Goal of the exercise >> With the pictures set aside, return the lines below exactly, beginning at the first and ending at the line containing "common name: blue wildebeest".

(Saved data entries)
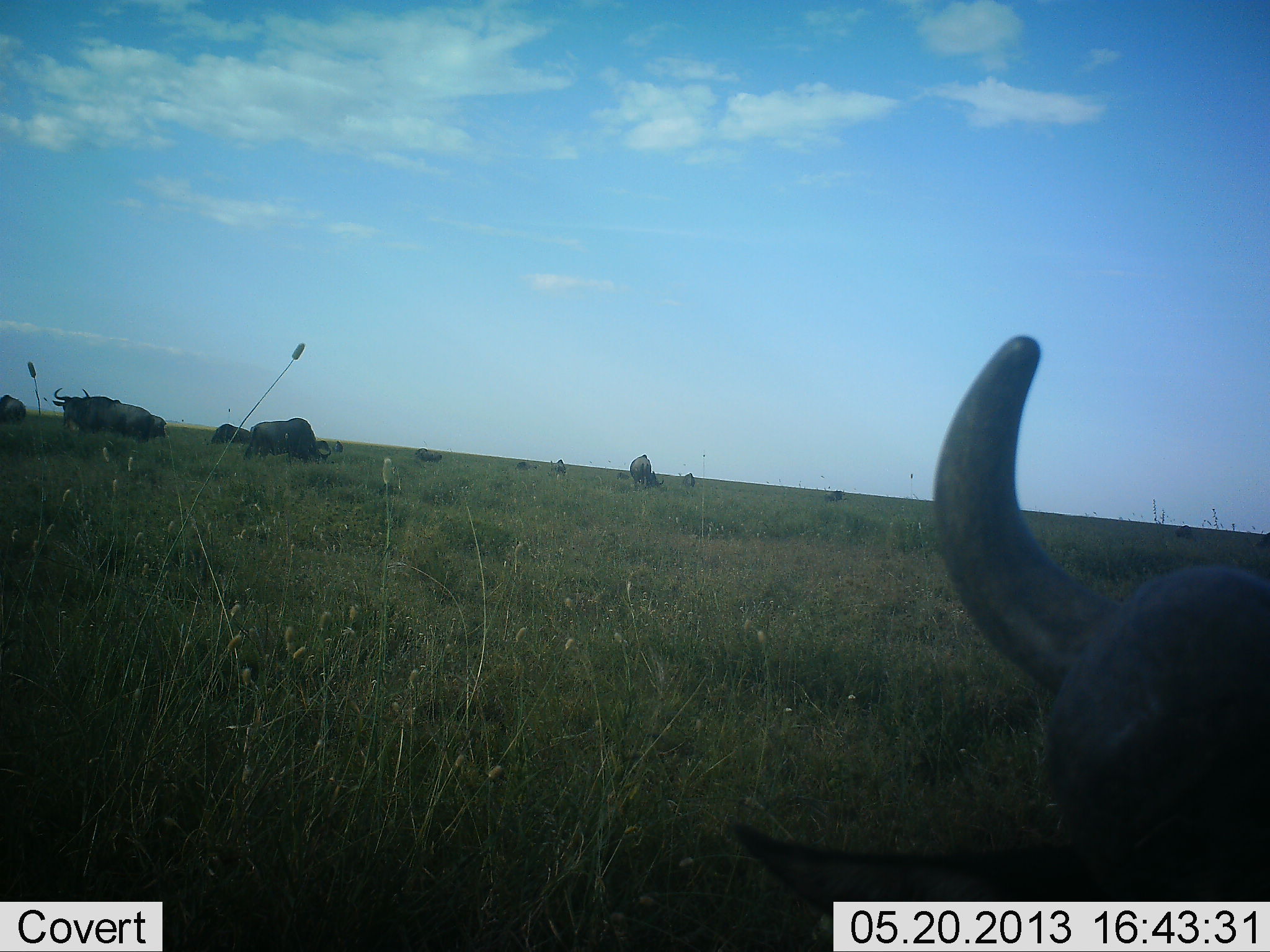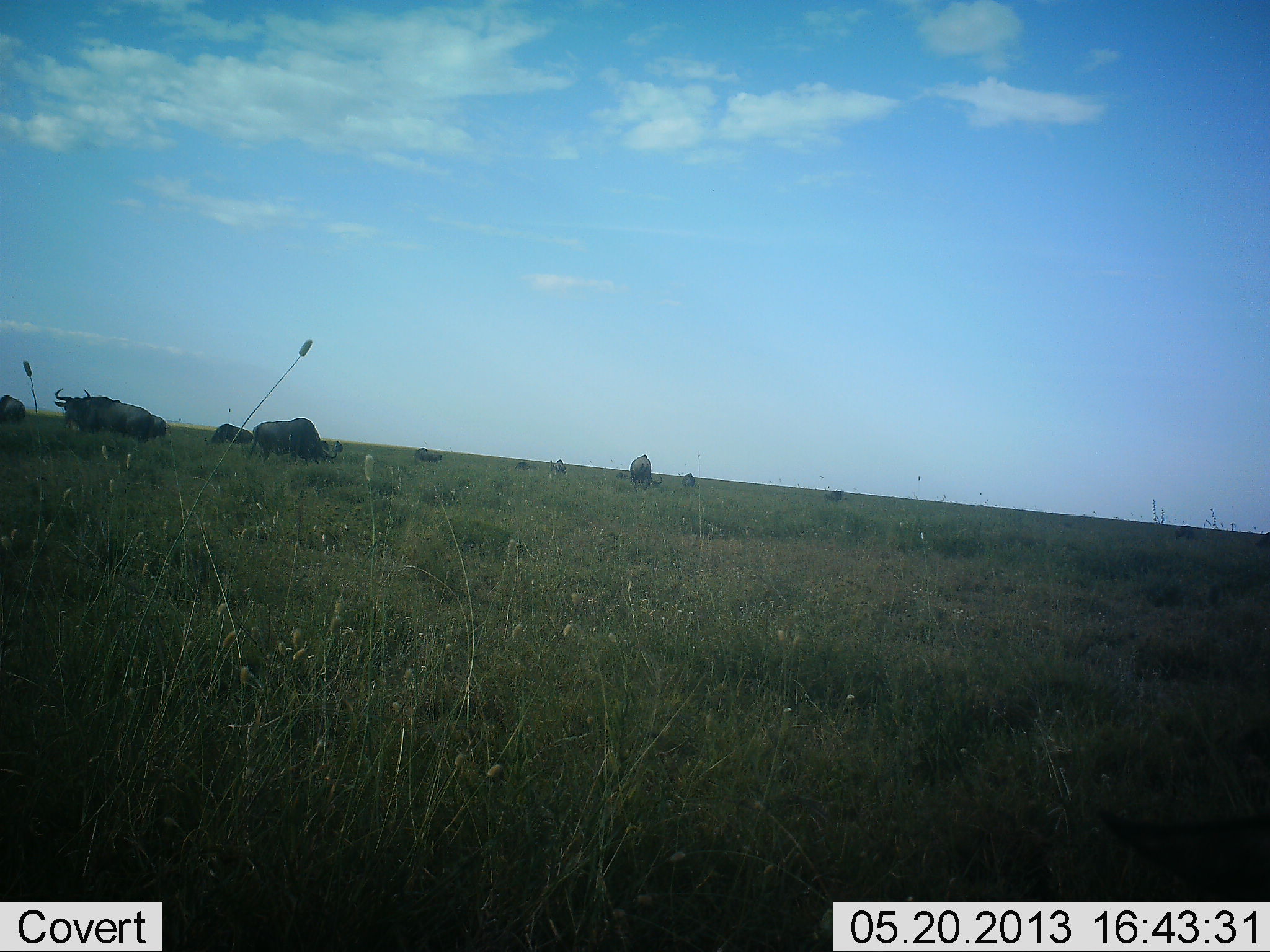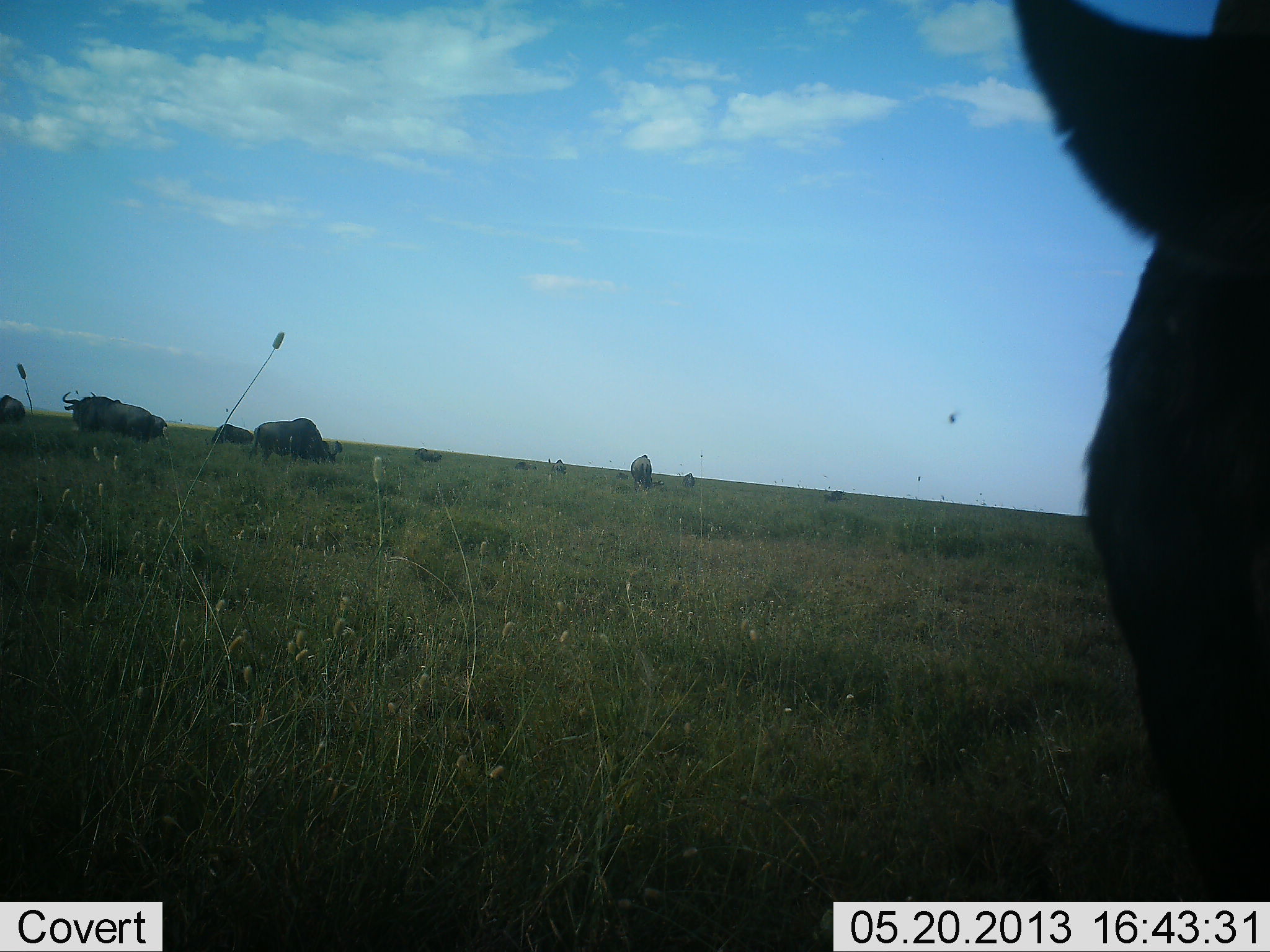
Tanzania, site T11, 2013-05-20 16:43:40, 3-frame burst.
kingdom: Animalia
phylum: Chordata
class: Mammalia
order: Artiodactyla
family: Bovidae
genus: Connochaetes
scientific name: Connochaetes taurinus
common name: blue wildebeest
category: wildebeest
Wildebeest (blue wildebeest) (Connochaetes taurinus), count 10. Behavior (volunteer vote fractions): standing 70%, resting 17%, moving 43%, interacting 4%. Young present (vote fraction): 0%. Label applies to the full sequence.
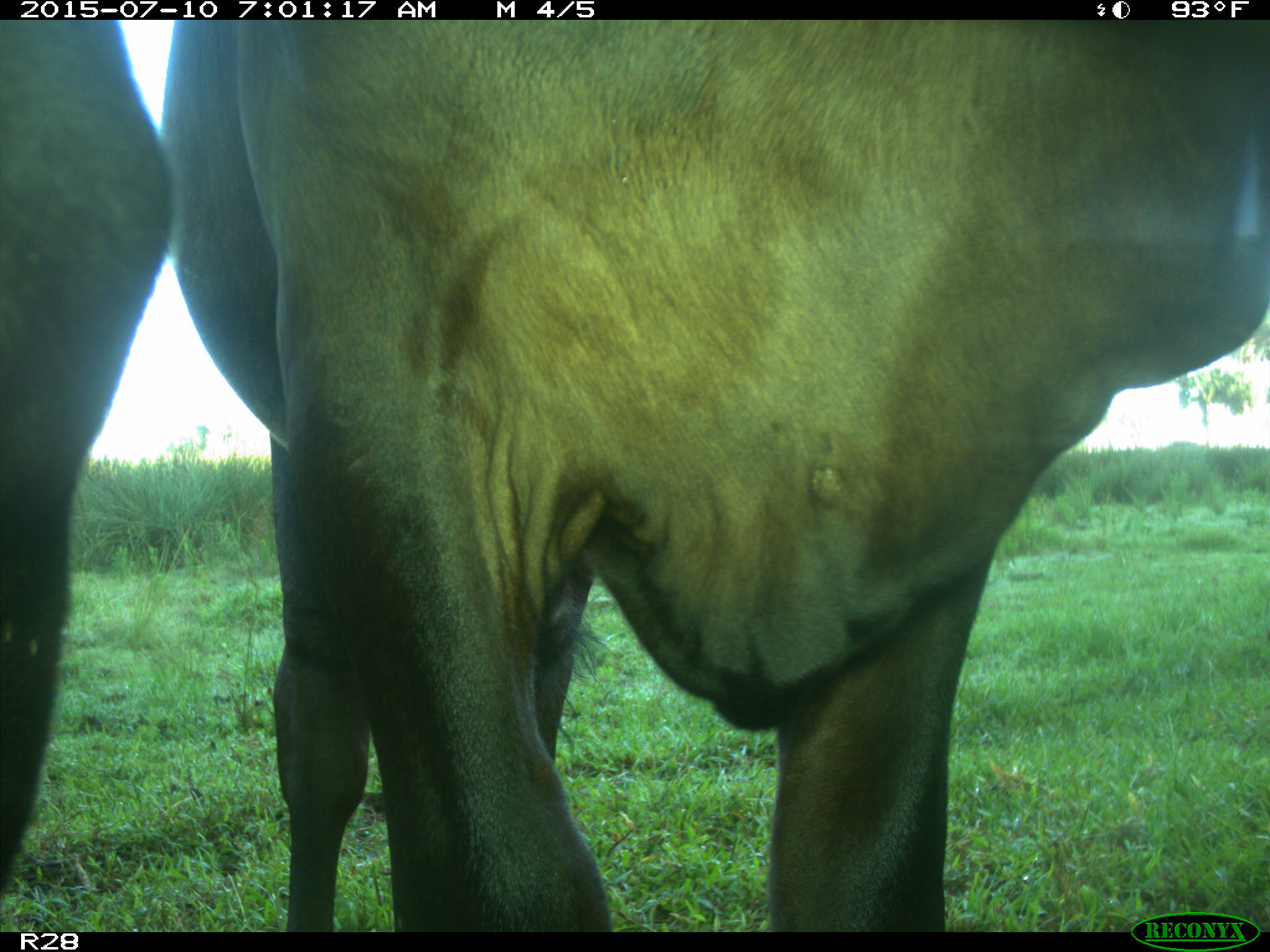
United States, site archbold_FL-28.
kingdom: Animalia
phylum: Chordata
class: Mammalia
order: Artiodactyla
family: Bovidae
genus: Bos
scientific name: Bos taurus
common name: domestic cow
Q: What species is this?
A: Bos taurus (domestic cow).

Answer for this exercise >>
Tanzania, site T11, 2013-05-20 16:43:40, 3-frame burst.
kingdom: Animalia
phylum: Chordata
class: Mammalia
order: Artiodactyla
family: Bovidae
genus: Connochaetes
scientific name: Connochaetes taurinus
common name: blue wildebeest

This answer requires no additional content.